Musk's "Stole a Charity" Pitch Meets Combative Cross-Examination

Elon Musk wrapped up three days of testimony Thursday in his lawsuit against OpenAI, Sam Altman, and Greg Brockman, ending a heated stretch of cross-examination that produced sharp exchanges and a striking admission about how he handled the company's pivotal 2017 restructuring documents. According to Reuters, Musk told the court he did not read the "fine print" of a term sheet Altman forwarded about converting OpenAI from a nonprofit to a for-profit overseen by a nonprofit. "I didn't read the fine print, just the headline," he testified, while insisting Altman had reassured him OpenAI would remain a nonprofit.

The financial stakes are sweeping. Musk is seeking $150 billion in damages, with proceeds going to OpenAI's charitable arm, and wants the court to unwind the for-profit conversion, remove Altman and Brockman from leadership, and remove Altman from the board. He is also suing Microsoft for aiding and abetting the alleged breach of charitable trust. The trial began Monday in Oakland and is expected to run for several weeks. As the New York Times noted, the jury's decision could shift the balance of power across the AI industry, with OpenAI valued at roughly $730 billion to $850 billion and reportedly preparing for an IPO that could approach $1 trillion.

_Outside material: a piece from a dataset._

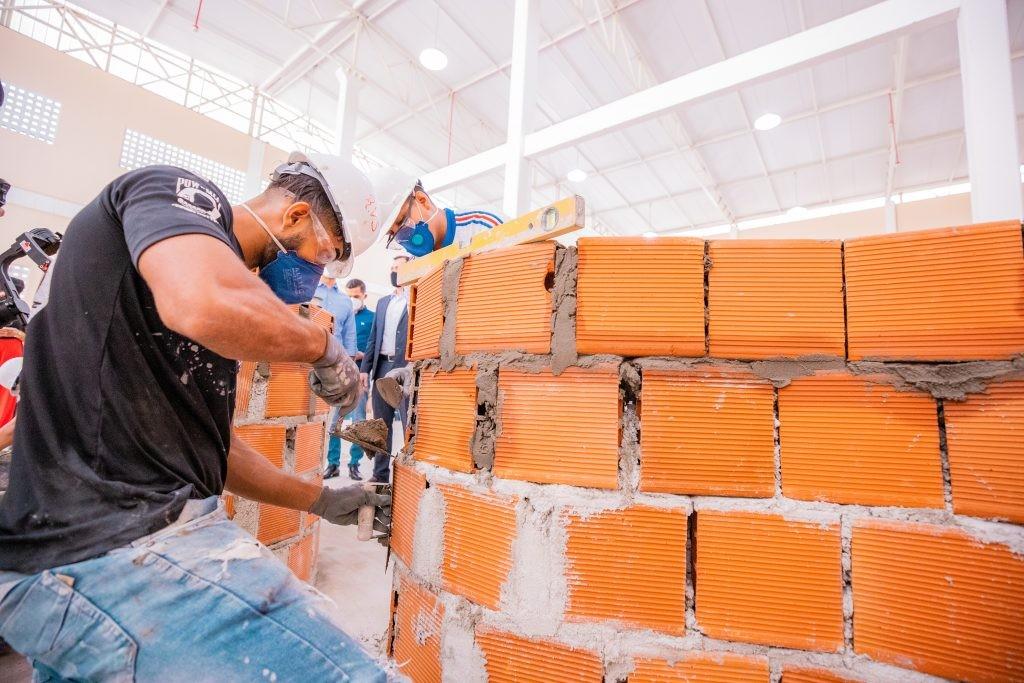 Coelba abre inscrições para curso online e gratuito para profissionais autônomos da construção civil; veja detalhes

OpenAI's lead counsel William Savitt has built a counter-narrative that Musk knew about and supported the for-profit plans, and only sued because he failed to win control. The Wall Street Journal reported that Savitt got Musk to acknowledge using OpenAI to train xAI models, contrasted OpenAI's safety commitments against the absence of similar pledges from xAI, and pressed Musk on whether he knew that OpenAI's nonprofit subsidiary still has sole power to appoint and remove board directors of the for-profit. "I don't know everything they've done," Musk replied.

The exchanges turned visibly tense. Musk accused Savitt of asking questions "designed to trick me," and the BBC reported the judge had to admonish Savitt for not letting Musk finish answers. Judge Yvonne Gonzalez Rogers also moved to limit the scope of the dispute. According to the Guardian, she struck Musk's repeated "you can't steal a charity" line from the record, refused to admit testimony about AI extinction risk, and pointedly noted the irony that Musk runs xAI in the same space he warns about. After Musk left the stand, his longtime fixer Jared Birchall testified that he sent roughly 60 contributions totalling about $38 million to OpenAI between 2016 and 2020. The trial resumes Monday with Brockman expected to take the stand.

If Musk wins, OpenAI's IPO timeline implodes and xAI gets a structural advantage. If OpenAI wins, the path to a trillion-dollar listing reopens.